After deciding on a Street Fighter iteration for the PS2 to develop the rest of the project around, they had to play the actual game a bit to get a feel for the command list of moves. They wanted to conceive of a way to map the notes played to the controller, but not in the direct “key to button” sort of way. The idea was that if someone was good at playing piano, they would also be good at executing moves in game. So they had to sort out how groups of notes and chords would translate into moving the character or attacking.

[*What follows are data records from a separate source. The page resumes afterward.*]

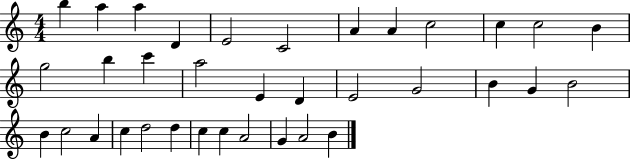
X:1
T:Untitled
M:4/4
L:1/4
K:C
b a a D E2 C2 A A c2 c c2 B g2 b c' a2 E D E2 G2 B G B2 B c2 A c d2 d c c A2 G A2 B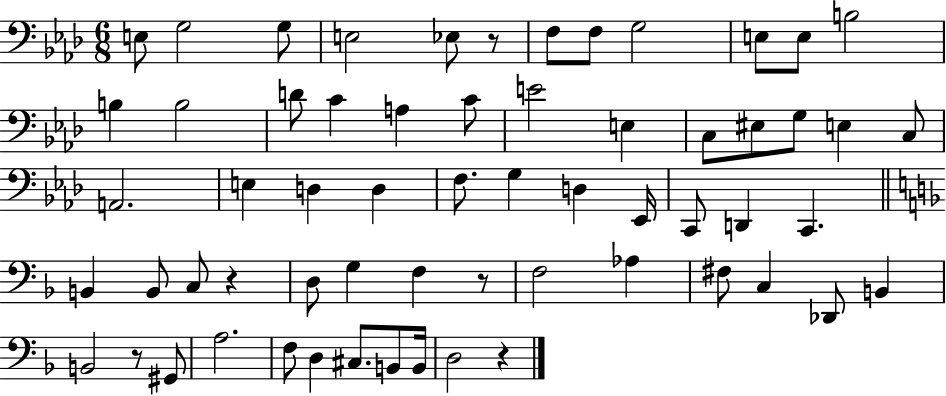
X:1
T:Untitled
M:6/8
L:1/4
K:Ab
E,/2 G,2 G,/2 E,2 _E,/2 z/2 F,/2 F,/2 G,2 E,/2 E,/2 B,2 B, B,2 D/2 C A, C/2 E2 E, C,/2 ^E,/2 G,/2 E, C,/2 A,,2 E, D, D, F,/2 G, D, _E,,/4 C,,/2 D,, C,, B,, B,,/2 C,/2 z D,/2 G, F, z/2 F,2 _A, ^F,/2 C, _D,,/2 B,, B,,2 z/2 ^G,,/2 A,2 F,/2 D, ^C,/2 B,,/2 B,,/4 D,2 z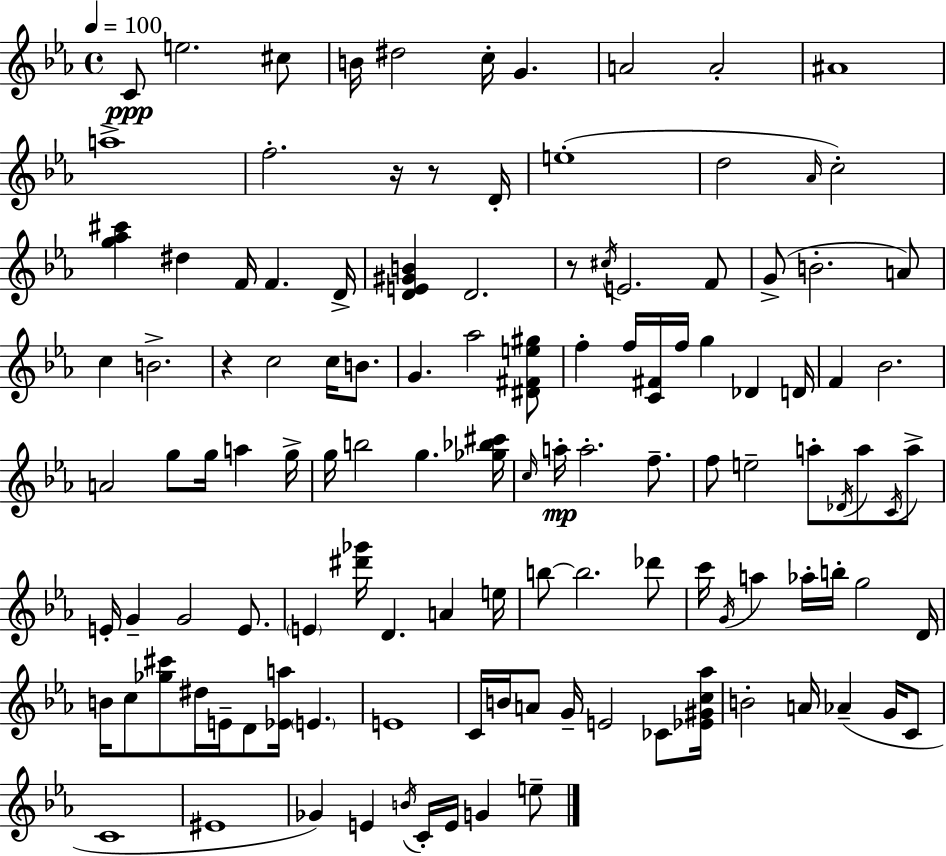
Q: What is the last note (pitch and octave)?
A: E5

I highly suggest checking out their in depth play-by-play as they built the installation from the ground up. In addition to being fascinating (they prepared this project in a fight against time for the reopening of a historical site in Paris), you’ll find that everything they developed is opened source. The completed installation is as awesome as it sounds. You can see it in action in an actual duel below:

12 thoughts on “Turning A Cadenza Into A Finishing Move

  1. OK now THAT’S cool.
    I’d like to see this developed into a whole piece. Maybe a fighting game isn’t the very best accompanying video for a real recital, but it sure looks like some interactive video going along with an accomplished pianist (or two) could make for some very interesting real art. In my opinion this is art too, but it’s more of an art-bite than a real work.

    Still, that is pretty dang cool.

    1. Nope (one of their aims was to be as non-invasive as possible so it was a fairly ideal solution).

      As the [Had] article eludes to, on their website, they do discuss the various options available to them (including using a mic). They discount it on several grounds (none of them relating to the aesthetics, the big kicker was they were concerned about the processing latency) and instead opting for a more mechanical method.

      Seriously, have a read of the original page as it’s a very well written walk through of the system (certainly compared to a lot of the “art installations” that this sort of activity tends to fall in).

  2. haha, pretty amazing installation ;)

    -> big up for the artists

    Nb: last but not least, I’m not quite sure Cyril (aka @tchap) is indeed in the video ..
    .. or maybe the question is “what happened with the hair cut ? ” ;p pj

    keep up the good work foobarflies ;D

  3. This is Eric speaking, co-author of the installation. Thank you very much for the lovely writeup, we [Cyril and myself] are honored!

    I would just like to make a correction on one point: we are not the ones performing in the video! The performers are actually Alvise Sinivia and Léo Jassef from the Conservatoire National de Paris, with whom we were lucky enough to work on the development of this project. Not only are they incredibly talented pianists, but they also had a lot of fun duelling, and the combination was a real treat for our eyes and ears.

  4. Now let’s see them play Skullgirls!

    As for FFT, with the innate over- and under-tones of a piano, can you tell whether C4 is hit individually or in a chord with a soft C5? Even picking out a peak at G4 would be an iffy proposition.

  5. They should have called it “Pit Fighter”, but I’ll give them some slack for not coming up with that, since it might not be as good a pun in French.

    Pretty cool project, though. Expensive, sure, but probably well below average for comparable art installations. The write-up is excellent, too.

  6. This is an excellent performance, but played by professional piano players…
    That made if fun to listen to, but what happens if non-musical but excellent streetfighter players would use the piano’s for a duel?